(Instruction):
Copy out the items from the line containing "Starting from furthest" through the line containing "the bird's red beak →", both included, with no changes.

(begin)

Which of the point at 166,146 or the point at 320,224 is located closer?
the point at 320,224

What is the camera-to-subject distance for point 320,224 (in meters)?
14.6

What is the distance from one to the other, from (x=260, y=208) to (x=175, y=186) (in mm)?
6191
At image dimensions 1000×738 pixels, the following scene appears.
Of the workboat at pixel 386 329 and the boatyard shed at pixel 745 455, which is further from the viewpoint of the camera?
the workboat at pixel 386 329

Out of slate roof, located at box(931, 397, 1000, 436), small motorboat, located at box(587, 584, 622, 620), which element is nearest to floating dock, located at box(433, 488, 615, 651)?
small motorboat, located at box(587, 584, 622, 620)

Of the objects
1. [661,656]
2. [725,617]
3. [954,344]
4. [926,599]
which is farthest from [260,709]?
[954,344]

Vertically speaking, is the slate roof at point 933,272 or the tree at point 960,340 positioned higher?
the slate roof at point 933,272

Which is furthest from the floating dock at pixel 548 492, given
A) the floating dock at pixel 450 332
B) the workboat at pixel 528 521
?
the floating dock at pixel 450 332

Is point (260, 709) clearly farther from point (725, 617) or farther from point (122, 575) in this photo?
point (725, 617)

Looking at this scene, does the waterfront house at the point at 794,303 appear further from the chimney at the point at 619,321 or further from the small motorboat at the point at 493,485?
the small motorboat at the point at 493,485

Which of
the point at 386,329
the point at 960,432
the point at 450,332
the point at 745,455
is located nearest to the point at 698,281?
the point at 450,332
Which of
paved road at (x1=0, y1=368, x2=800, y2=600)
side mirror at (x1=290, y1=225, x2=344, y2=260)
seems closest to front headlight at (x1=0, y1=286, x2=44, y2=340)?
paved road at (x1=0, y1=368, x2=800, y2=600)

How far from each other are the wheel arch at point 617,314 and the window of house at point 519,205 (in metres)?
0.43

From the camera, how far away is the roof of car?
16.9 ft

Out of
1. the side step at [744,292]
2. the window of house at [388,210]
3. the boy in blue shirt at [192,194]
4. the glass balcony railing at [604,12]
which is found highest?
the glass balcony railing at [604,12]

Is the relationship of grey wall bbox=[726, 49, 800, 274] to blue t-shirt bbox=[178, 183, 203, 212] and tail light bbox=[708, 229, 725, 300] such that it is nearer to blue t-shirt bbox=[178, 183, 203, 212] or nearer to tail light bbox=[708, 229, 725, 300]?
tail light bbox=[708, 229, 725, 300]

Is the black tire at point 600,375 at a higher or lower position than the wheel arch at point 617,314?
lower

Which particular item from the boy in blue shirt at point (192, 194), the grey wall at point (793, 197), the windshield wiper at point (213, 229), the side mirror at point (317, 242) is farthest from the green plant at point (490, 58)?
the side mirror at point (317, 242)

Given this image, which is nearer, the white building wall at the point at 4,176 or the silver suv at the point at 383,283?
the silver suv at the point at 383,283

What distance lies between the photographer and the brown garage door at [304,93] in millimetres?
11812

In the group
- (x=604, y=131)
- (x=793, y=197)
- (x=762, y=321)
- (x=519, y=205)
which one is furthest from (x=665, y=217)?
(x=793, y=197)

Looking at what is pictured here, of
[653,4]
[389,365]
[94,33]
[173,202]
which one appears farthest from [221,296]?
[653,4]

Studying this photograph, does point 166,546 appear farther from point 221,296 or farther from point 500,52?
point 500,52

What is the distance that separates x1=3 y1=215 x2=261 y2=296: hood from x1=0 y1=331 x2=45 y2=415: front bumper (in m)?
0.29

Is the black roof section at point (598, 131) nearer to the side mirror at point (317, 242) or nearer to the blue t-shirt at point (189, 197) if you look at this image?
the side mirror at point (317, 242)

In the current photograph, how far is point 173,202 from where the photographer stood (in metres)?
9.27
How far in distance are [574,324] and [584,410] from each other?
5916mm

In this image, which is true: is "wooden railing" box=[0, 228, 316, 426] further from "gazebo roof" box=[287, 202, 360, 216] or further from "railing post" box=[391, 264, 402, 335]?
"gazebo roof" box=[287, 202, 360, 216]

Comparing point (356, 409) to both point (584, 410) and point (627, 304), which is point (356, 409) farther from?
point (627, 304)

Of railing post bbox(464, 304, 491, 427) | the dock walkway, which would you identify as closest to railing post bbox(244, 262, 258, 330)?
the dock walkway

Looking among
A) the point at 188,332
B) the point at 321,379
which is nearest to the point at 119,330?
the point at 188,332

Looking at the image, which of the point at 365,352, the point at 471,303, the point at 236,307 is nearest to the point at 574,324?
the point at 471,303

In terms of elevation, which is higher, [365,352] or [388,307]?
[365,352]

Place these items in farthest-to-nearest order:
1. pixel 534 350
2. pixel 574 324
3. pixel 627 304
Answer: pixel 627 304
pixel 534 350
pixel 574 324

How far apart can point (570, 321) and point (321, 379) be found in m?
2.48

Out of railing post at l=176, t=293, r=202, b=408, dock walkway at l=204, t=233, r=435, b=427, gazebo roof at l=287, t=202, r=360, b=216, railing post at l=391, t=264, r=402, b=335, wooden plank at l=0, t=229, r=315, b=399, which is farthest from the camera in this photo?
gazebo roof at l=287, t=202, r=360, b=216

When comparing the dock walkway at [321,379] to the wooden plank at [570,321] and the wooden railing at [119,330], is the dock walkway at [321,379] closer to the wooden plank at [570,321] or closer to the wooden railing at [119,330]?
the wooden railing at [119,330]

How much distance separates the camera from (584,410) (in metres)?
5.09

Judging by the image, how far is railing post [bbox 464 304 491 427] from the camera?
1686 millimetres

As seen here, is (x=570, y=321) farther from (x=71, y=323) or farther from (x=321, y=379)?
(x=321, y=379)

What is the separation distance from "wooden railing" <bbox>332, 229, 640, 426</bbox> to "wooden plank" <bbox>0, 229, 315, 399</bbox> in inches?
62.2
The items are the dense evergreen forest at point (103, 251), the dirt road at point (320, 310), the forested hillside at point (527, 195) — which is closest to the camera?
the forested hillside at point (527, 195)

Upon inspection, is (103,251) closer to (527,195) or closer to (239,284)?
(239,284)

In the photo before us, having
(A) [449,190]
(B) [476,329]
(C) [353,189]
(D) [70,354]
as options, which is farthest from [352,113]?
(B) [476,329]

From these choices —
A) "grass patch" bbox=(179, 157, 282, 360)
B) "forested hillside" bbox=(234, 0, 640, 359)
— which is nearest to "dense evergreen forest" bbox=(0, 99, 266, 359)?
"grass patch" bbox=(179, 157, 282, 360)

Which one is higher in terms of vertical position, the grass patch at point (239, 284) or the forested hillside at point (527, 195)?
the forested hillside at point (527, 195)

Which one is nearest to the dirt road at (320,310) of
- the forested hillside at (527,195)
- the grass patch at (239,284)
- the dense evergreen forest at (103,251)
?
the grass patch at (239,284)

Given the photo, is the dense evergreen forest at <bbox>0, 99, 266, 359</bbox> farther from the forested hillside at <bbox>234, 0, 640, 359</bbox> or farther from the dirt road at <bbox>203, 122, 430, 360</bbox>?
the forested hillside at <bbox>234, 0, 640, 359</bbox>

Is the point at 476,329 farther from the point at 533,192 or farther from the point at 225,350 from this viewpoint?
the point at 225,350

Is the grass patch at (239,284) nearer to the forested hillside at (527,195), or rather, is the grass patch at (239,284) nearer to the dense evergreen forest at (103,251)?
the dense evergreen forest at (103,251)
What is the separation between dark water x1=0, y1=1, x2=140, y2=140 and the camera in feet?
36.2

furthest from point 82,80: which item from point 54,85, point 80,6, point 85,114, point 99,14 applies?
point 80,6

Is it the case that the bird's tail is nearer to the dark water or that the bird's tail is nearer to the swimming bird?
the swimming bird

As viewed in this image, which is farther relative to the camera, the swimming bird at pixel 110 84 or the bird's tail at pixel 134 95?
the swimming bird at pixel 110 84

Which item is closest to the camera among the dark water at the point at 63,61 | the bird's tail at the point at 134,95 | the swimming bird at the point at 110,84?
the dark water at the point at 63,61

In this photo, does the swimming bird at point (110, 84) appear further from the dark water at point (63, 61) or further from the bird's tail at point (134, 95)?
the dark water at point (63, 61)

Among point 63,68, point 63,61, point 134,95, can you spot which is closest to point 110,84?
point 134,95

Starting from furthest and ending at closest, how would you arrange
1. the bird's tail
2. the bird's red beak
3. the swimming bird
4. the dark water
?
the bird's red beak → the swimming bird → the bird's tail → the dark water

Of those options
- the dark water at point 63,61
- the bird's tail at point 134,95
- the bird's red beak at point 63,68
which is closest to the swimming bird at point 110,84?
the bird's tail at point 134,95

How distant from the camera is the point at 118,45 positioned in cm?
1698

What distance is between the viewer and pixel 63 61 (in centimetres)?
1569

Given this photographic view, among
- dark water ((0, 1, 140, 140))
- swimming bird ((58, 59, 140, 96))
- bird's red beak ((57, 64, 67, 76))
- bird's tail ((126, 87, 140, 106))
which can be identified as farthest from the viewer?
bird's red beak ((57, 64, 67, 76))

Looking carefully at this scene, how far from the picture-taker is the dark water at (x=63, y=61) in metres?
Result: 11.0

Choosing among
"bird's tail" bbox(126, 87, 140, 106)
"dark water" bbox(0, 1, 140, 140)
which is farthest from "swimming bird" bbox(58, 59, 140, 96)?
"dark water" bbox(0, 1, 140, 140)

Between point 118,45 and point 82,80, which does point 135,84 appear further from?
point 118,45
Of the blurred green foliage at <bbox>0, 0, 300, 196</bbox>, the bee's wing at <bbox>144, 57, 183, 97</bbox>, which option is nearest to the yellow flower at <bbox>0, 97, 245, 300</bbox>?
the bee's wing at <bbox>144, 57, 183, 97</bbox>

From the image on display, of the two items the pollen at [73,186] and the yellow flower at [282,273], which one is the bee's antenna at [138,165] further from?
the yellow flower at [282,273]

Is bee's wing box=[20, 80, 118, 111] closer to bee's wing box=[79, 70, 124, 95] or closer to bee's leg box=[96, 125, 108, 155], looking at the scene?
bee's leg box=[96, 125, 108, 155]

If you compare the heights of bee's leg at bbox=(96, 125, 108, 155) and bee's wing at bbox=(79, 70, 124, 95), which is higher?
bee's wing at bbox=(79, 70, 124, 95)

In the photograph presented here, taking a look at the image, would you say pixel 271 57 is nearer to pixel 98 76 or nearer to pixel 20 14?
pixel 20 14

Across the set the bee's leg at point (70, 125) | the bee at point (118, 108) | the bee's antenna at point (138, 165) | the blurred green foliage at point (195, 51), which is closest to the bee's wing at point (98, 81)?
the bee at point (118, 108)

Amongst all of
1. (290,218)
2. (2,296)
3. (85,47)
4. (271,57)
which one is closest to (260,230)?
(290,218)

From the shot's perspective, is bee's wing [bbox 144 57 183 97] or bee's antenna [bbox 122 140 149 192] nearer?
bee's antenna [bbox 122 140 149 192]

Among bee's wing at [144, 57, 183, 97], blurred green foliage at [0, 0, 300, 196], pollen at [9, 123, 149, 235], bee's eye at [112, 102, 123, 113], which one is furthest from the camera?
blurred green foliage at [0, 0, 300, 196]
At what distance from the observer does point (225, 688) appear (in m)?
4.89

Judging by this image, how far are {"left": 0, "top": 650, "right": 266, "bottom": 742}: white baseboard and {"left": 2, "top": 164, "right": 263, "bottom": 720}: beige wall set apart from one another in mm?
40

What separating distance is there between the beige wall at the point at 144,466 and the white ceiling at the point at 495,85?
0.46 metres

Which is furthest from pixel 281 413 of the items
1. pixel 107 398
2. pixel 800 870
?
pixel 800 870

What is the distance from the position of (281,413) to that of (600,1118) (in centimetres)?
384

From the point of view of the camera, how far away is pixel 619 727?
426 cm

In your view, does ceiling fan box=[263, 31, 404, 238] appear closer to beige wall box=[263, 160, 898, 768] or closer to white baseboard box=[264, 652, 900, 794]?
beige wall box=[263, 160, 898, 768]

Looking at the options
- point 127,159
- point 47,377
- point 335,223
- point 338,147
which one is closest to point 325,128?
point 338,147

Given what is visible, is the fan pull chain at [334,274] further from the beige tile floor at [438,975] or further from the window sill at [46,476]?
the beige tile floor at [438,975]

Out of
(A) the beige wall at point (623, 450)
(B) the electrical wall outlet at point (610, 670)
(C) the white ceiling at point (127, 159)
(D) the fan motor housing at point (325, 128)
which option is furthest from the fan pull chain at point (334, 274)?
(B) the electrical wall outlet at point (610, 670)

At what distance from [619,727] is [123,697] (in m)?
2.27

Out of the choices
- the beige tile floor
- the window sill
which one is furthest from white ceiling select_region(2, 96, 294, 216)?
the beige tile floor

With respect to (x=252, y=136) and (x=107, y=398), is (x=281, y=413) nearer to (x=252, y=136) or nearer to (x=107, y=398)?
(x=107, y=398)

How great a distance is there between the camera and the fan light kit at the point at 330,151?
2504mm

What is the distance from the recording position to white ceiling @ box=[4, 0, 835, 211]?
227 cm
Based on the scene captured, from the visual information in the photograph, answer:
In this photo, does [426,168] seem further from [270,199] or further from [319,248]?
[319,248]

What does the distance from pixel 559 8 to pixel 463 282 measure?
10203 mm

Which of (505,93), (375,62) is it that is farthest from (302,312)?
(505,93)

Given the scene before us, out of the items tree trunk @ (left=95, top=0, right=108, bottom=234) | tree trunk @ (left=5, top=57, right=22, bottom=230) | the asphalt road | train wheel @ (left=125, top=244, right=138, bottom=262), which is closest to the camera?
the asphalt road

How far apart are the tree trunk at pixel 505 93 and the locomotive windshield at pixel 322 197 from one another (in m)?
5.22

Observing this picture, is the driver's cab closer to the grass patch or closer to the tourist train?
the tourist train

(end)

(Task solution):
Starting from furthest and ending at closest, how would you arrange
1. the bird's tail
2. the bird's red beak
3. the swimming bird
4. the dark water
?
the bird's red beak → the swimming bird → the bird's tail → the dark water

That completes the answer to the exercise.